The idea that LaTeX documents, as they have been found in
circulation during the period 1985–2014, could be
translated to a formally structured SGML document type is,
in a certain sense, folly just as it has been folly to
imagine that more than 5% of the HTML documents in
circulation during the period 1995–2014 are formally
correct. Beyond that, the problem in translating LaTeX is
compounded by the fact that the principal LaTeX engine
implements LaTeX, the language, as a macro package under
TeX, which is a Turing-complete programming language.
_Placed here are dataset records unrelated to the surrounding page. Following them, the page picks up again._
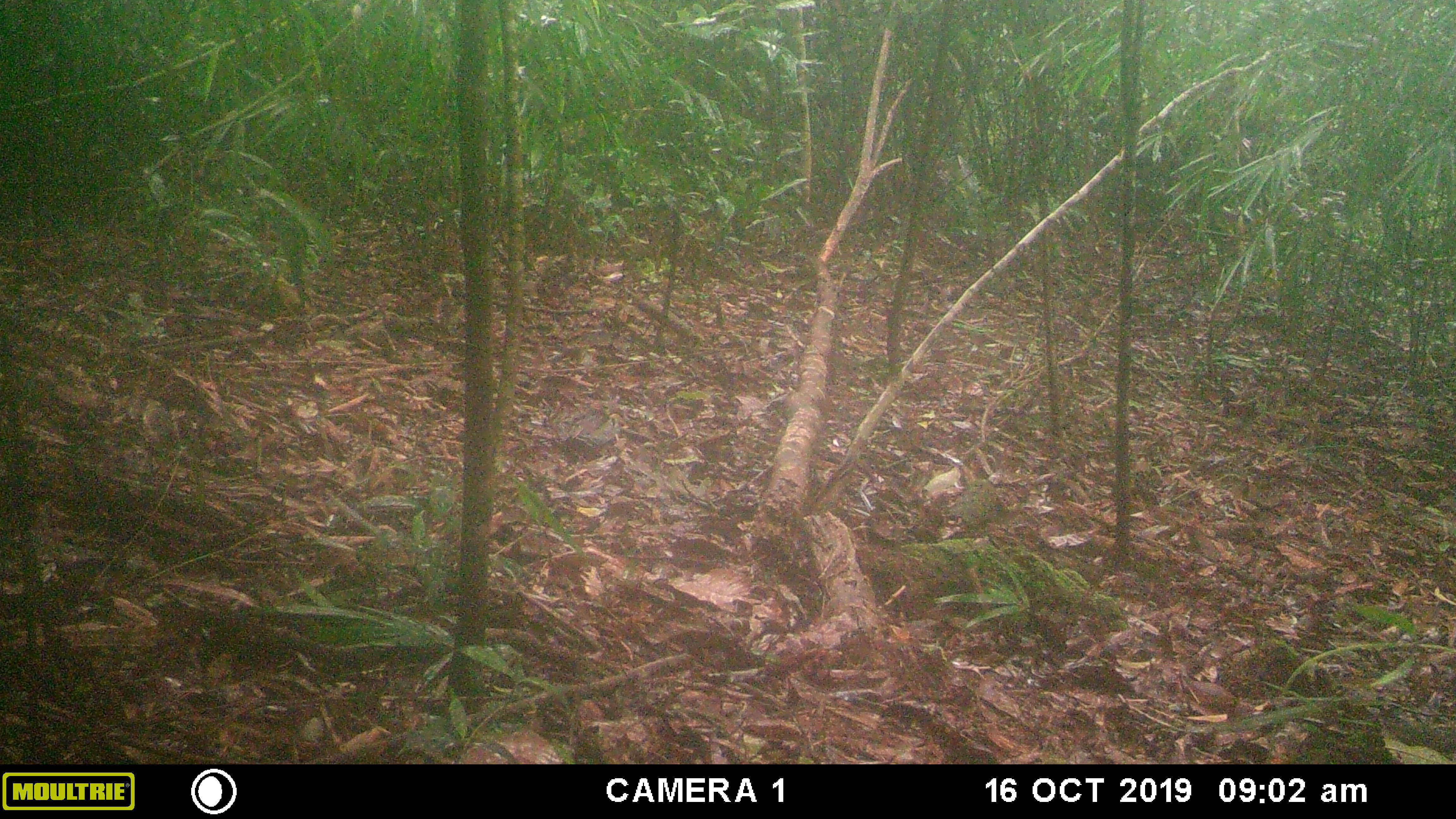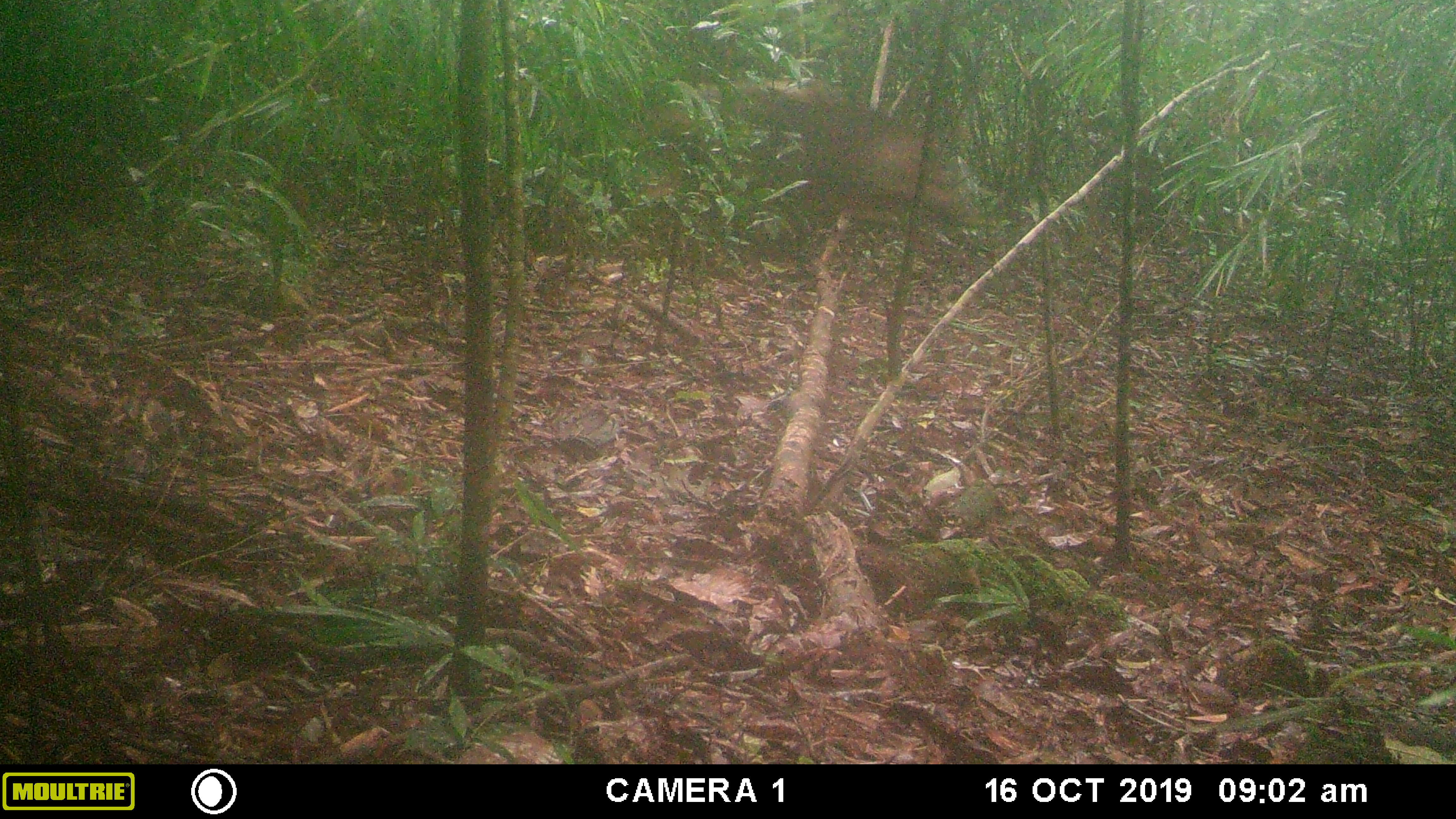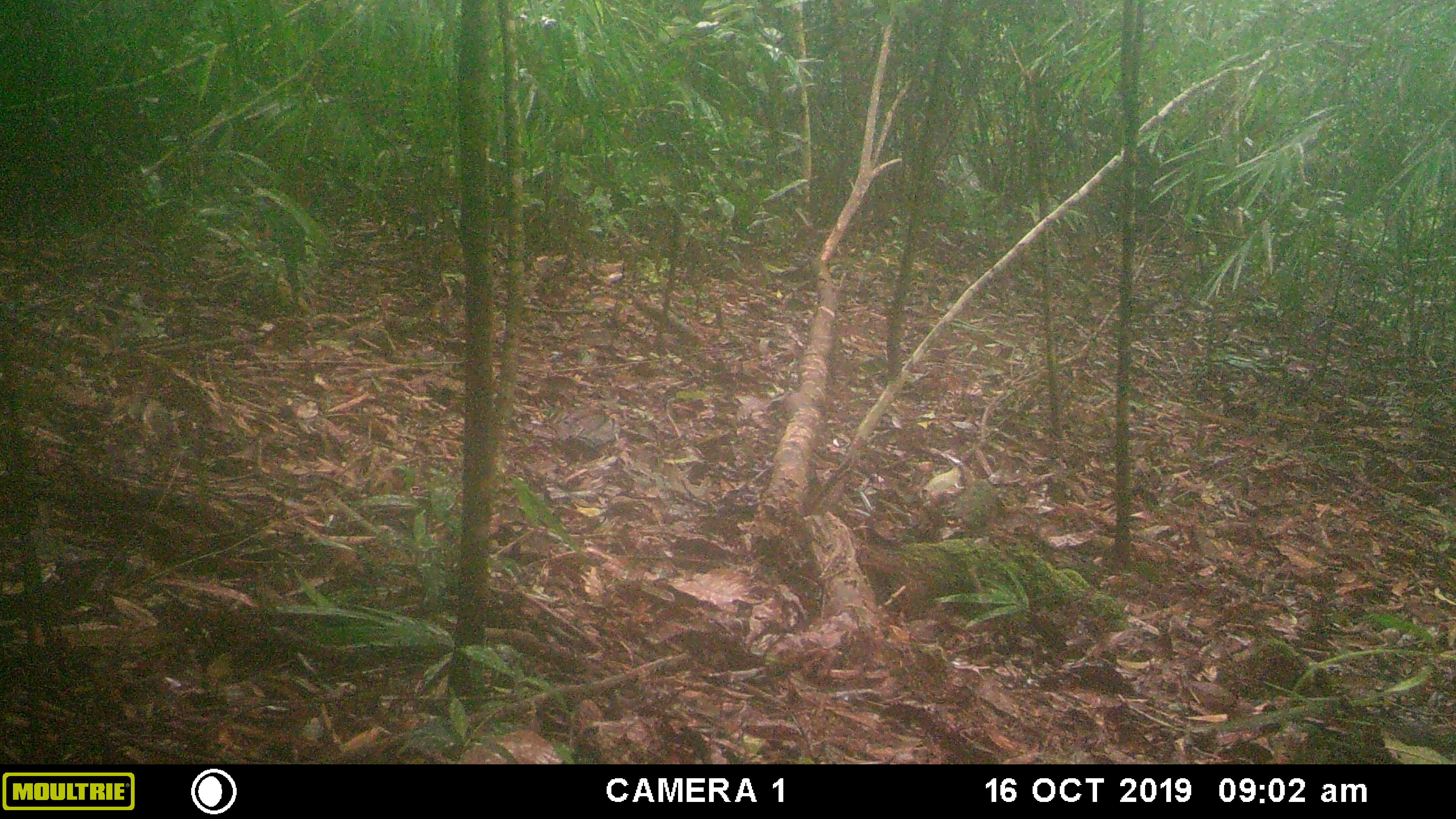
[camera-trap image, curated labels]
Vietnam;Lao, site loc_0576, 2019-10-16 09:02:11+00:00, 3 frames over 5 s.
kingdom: Animalia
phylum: Chordata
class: Mammalia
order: Artiodactyla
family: Suidae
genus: Sus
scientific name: Sus scrofa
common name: eurasian wild pig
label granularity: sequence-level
So
far in the development of LaTeX, there has been no reliably
enforced boundary between LaTeX and TeX. In view of all of
this it is remarkable, even astounding, that there has been
any substantial degree of success with any translation project.

That said, because there is such a large legacy of
documents written in LaTeX source, there have been a number
of valiant projects mounted since the late 1990s for the
purpose of attempting to translate LaTeX to HTML. Because
math is an important part of LaTeX, one wants an automated
translation of LaTeX to HTML to include provision for math,
i.e., to generate MathML for math. Even where MathJax will
be used to facilitate web browser rendering of math and even
though MathJax will accept LaTeX-like input (not actual
LaTeX but close), the providers of MathJax have clearly
stated that automated translations should use MathML.

There are two of these translators that I have found
useful when finding myself faced with the task of translating
legacy LaTeX to HTML. In most cases such documents come
from *arXiv*, and I have
gathered some examples from *arXiv* that were handled
by both of these translators.

- LaTeXML
- Tex4ht

No translator that I know of has a success rate that
is sufficient for fully automated translation of arbitrary
LaTeX documents to HTML.

What is true is that a high degree of reliability may
be had by using profiled LaTeX and configuring the translator
to accommodate the profile.

For my documents since the fall of 1998 I have been using
my own project
“Generalized
Extensible LaTeX-Like Markup (GELLMU)”, which, however,
does not attempt to provide translation for LaTeX
documents but rather provides a didactic formalized LaTeX
profile. For more on formally profiled LaTeX see my talk at TUG 2010 on
LaTeX
Profiles.